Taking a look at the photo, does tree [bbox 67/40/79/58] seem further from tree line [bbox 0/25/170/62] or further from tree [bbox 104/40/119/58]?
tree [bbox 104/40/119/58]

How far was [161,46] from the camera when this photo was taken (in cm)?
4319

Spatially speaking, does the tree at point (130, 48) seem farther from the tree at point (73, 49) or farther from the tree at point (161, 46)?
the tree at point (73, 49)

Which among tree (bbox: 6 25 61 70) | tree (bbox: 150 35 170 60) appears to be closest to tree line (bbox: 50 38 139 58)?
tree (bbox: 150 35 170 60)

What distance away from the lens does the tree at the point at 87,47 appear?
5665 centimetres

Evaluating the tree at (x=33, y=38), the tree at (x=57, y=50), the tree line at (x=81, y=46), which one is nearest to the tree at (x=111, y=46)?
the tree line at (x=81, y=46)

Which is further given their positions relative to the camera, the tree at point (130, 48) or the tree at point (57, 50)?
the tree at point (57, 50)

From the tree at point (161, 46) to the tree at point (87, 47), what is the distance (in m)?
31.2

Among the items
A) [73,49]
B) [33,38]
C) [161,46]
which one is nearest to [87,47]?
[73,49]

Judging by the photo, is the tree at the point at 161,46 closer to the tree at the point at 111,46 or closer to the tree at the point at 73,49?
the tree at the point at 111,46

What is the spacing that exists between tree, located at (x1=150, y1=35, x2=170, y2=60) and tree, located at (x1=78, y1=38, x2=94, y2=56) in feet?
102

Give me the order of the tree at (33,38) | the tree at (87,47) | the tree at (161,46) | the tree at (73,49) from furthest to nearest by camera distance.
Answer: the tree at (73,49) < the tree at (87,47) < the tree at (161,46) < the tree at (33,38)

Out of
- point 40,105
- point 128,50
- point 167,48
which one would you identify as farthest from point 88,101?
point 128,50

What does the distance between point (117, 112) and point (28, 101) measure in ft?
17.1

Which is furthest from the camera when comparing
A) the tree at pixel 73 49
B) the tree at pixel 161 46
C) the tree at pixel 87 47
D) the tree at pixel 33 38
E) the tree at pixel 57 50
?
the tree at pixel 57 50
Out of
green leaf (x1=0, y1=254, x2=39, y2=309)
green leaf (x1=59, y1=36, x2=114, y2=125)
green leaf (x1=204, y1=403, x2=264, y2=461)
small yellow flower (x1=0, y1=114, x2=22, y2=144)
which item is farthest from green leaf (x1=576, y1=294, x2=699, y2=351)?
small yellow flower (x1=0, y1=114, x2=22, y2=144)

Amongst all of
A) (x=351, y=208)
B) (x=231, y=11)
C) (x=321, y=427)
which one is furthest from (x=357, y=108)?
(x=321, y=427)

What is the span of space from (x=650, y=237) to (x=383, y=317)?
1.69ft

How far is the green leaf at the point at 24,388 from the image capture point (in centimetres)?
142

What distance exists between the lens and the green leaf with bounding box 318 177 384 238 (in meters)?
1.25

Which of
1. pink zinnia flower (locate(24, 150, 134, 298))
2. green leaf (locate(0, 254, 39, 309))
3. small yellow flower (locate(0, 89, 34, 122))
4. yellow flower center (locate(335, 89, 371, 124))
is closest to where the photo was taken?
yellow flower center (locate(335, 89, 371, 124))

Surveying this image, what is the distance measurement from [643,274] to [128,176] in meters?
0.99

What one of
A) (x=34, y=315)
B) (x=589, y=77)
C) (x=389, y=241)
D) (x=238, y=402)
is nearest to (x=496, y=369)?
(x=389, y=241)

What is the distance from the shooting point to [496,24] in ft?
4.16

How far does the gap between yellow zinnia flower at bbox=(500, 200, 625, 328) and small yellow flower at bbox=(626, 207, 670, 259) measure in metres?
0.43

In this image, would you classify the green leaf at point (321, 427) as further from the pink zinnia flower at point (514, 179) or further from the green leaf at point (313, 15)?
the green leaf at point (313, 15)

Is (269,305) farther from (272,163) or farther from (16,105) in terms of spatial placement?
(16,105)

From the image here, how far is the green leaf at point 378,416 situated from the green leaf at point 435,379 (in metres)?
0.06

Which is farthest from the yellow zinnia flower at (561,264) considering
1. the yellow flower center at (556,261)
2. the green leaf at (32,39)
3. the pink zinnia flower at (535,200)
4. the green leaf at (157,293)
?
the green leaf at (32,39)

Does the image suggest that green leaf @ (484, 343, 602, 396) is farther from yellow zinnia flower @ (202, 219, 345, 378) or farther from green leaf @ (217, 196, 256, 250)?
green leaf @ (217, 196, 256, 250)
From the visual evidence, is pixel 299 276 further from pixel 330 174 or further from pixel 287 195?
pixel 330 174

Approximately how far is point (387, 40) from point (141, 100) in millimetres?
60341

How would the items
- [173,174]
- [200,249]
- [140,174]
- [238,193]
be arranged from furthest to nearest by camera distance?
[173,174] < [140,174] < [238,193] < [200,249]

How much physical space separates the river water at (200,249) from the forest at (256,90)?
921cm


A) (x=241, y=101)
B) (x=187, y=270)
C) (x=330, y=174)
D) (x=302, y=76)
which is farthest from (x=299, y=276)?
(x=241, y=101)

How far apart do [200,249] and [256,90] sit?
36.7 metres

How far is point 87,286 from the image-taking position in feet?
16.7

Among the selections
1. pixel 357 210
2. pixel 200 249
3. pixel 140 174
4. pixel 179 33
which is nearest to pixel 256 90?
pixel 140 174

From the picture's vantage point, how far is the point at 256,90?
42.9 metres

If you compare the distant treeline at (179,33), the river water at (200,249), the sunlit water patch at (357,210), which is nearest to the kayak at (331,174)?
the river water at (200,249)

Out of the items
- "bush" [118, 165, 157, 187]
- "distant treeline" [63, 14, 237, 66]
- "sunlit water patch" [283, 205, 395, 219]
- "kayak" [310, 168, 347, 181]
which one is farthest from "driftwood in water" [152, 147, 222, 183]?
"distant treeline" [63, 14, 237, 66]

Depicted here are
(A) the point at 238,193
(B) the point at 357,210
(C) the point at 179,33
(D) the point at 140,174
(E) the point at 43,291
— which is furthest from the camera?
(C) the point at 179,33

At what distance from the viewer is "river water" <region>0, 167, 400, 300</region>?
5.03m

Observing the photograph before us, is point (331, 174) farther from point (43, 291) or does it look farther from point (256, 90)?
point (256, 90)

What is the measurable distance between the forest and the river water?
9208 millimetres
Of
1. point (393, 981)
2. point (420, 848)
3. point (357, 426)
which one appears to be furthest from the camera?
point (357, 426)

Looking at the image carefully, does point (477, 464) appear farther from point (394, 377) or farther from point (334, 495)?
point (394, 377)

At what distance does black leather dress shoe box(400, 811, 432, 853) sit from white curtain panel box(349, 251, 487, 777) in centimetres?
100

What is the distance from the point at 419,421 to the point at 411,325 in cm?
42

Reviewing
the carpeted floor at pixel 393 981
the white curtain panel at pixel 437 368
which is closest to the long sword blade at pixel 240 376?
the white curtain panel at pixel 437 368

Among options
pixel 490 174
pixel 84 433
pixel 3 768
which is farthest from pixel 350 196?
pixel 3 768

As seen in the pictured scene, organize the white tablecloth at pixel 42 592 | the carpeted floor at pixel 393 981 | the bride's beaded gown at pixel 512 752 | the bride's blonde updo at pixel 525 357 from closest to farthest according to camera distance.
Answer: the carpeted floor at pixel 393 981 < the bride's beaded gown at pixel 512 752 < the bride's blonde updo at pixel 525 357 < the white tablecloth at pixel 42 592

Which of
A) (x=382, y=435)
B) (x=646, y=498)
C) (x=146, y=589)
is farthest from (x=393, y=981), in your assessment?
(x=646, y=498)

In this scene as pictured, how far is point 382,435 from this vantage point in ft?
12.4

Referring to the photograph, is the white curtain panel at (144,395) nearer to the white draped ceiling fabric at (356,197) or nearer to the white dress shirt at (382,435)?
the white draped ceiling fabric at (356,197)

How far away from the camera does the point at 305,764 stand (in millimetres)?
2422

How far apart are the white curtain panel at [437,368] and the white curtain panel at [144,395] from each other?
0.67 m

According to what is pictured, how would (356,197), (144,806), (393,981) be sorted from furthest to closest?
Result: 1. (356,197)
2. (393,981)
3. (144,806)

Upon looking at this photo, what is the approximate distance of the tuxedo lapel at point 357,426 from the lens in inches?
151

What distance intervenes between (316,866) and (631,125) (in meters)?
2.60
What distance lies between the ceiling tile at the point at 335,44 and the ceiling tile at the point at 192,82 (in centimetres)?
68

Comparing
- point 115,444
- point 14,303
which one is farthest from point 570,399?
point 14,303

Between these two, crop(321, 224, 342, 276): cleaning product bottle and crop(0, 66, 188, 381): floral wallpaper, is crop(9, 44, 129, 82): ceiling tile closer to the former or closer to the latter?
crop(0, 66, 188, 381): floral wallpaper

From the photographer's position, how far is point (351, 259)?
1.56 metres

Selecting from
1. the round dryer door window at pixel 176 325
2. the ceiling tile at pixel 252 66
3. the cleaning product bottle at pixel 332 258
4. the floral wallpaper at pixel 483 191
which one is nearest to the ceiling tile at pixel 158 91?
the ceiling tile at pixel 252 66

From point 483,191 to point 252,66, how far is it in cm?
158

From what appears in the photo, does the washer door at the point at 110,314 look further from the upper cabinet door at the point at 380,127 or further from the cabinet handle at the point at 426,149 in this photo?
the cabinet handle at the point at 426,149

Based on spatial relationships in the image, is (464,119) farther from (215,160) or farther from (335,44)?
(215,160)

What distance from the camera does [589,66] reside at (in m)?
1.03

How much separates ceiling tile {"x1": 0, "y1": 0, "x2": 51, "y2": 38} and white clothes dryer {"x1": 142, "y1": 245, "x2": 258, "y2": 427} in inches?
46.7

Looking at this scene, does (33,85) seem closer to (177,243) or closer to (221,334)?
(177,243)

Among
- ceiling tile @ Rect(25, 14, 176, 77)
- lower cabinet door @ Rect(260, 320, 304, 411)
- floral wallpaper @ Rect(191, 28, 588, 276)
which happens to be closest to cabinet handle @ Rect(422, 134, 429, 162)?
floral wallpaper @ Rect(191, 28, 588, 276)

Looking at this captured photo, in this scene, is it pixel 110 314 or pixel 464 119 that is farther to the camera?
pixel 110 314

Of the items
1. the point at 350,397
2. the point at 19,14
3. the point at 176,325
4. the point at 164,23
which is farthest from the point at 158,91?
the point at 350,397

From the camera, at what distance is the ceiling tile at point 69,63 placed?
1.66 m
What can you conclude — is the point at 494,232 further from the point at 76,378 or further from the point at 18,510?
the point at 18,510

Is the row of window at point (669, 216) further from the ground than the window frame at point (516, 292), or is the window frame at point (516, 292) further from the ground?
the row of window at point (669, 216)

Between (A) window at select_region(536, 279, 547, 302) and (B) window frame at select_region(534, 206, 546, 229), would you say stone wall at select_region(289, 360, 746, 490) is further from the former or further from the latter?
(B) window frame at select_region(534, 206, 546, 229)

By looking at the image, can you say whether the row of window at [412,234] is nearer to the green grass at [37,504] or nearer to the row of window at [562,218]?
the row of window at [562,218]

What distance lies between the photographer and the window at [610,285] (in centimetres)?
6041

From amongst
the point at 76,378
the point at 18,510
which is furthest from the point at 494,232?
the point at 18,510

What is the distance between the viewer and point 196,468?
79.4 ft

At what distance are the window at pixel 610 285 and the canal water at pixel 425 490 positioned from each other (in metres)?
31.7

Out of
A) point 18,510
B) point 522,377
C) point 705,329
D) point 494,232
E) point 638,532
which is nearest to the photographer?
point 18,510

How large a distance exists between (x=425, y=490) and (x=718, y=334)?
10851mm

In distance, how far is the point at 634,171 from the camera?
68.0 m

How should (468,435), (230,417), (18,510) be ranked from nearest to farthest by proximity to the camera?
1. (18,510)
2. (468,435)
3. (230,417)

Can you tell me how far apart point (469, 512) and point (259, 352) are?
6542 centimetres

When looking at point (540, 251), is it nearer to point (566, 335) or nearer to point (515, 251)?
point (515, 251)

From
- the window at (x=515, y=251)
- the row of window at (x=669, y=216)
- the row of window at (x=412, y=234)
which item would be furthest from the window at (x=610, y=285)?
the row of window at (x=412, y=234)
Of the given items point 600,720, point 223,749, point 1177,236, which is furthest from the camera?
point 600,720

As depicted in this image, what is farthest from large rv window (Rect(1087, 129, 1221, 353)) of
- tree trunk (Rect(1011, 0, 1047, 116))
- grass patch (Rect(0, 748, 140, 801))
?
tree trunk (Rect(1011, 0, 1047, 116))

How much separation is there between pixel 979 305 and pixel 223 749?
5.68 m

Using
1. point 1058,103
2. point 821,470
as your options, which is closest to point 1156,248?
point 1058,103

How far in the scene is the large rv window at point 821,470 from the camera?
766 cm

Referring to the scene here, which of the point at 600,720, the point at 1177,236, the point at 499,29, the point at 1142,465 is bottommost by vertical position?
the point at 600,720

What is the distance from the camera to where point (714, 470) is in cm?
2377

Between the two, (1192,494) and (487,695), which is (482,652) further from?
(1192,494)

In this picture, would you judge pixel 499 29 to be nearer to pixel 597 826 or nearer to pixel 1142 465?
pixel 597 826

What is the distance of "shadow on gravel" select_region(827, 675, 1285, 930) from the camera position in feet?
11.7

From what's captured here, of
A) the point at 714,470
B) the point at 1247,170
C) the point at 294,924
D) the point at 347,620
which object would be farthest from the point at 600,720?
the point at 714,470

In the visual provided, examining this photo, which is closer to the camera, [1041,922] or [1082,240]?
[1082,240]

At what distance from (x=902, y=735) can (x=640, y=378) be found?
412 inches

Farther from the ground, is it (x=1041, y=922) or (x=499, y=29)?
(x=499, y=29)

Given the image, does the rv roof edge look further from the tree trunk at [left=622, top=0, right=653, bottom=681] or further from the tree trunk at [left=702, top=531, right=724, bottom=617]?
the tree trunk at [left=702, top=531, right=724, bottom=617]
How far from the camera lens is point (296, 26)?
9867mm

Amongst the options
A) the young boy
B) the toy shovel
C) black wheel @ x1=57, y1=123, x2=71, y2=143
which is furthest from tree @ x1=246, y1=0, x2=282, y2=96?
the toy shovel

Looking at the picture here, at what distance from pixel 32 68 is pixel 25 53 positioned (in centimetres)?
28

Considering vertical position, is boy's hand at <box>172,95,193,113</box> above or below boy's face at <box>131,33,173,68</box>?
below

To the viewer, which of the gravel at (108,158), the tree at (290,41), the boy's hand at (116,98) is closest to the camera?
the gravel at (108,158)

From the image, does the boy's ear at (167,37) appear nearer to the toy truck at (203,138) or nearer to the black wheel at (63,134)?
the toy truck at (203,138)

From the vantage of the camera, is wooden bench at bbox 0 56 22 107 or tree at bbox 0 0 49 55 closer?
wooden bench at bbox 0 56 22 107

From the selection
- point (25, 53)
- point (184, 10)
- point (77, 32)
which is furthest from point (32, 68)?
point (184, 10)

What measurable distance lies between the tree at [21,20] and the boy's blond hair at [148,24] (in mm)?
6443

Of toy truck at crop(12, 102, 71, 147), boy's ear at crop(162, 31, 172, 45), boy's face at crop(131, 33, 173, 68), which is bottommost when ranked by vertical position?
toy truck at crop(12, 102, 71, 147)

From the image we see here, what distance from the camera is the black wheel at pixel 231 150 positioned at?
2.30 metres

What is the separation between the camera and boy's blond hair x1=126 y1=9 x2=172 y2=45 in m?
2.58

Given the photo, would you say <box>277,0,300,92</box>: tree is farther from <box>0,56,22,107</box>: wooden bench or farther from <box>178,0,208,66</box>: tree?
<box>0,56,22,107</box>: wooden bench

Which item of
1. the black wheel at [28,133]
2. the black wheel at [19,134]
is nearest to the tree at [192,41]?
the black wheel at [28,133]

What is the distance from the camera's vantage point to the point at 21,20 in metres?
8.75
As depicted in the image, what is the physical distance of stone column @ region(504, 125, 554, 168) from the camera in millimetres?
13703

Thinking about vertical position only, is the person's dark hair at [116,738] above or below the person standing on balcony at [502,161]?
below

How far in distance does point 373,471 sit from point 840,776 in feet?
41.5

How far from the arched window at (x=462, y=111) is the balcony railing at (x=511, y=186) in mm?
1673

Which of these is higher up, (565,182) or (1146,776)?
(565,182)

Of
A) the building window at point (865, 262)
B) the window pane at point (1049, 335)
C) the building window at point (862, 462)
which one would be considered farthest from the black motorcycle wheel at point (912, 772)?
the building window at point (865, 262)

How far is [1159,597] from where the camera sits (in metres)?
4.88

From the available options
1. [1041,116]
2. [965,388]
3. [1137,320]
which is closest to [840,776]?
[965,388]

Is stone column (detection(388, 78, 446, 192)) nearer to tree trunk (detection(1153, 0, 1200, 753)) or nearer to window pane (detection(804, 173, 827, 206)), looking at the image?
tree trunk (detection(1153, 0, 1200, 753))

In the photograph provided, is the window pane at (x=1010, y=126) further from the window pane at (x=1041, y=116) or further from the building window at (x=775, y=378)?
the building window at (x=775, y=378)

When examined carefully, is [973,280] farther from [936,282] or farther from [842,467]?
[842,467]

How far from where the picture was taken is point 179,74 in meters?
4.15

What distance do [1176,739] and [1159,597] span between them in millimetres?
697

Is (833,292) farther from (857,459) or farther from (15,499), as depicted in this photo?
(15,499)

★ ★ ★ ★ ★ ★ ★

Beginning at the line containing "Which item of", repeat each line exactly through the last line of the entries, and include no other lines.

Which item of
1. the black wheel at [28,133]
2. the black wheel at [19,134]
is nearest to the tree at [192,41]?
the black wheel at [28,133]

What is the distance from the camera's vantage point to the point at 21,20 in metres?
8.75
As depicted in the image, what is the physical distance of stone column @ region(504, 125, 554, 168) from the camera in millimetres?
13703

Thinking about vertical position only, is the person's dark hair at [116,738] above or below the person standing on balcony at [502,161]?
below

How far in distance does point 373,471 sit from point 840,776 in feet?
41.5

How far from the arched window at (x=462, y=111) is the balcony railing at (x=511, y=186) in mm?
1673

Which of these is higher up, (565,182) or (1146,776)?
(565,182)

Of
A) the building window at point (865, 262)
B) the window pane at point (1049, 335)
C) the building window at point (862, 462)
which one would be considered farthest from the black motorcycle wheel at point (912, 772)?
the building window at point (865, 262)

How far is [1159,597] from where the camera sits (in metres)?
4.88

From the available options
1. [1041,116]
2. [965,388]
3. [1137,320]
which is closest to [840,776]?
[965,388]

Is stone column (detection(388, 78, 446, 192)) nearer to tree trunk (detection(1153, 0, 1200, 753)) or nearer to window pane (detection(804, 173, 827, 206)), looking at the image?
tree trunk (detection(1153, 0, 1200, 753))

In the photograph provided, is the window pane at (x=1010, y=126) further from the window pane at (x=1041, y=116) or further from the building window at (x=775, y=378)?
the building window at (x=775, y=378)

When examined carefully, is [973,280] farther from [936,282] or farther from [842,467]?
[842,467]

How far from where the picture was taken is point 179,74 in meters?
4.15

What distance do [1176,739] and [1159,597] span between them in millimetres?
697

Is (833,292) farther from (857,459) or farther from (15,499), as depicted in this photo?
(15,499)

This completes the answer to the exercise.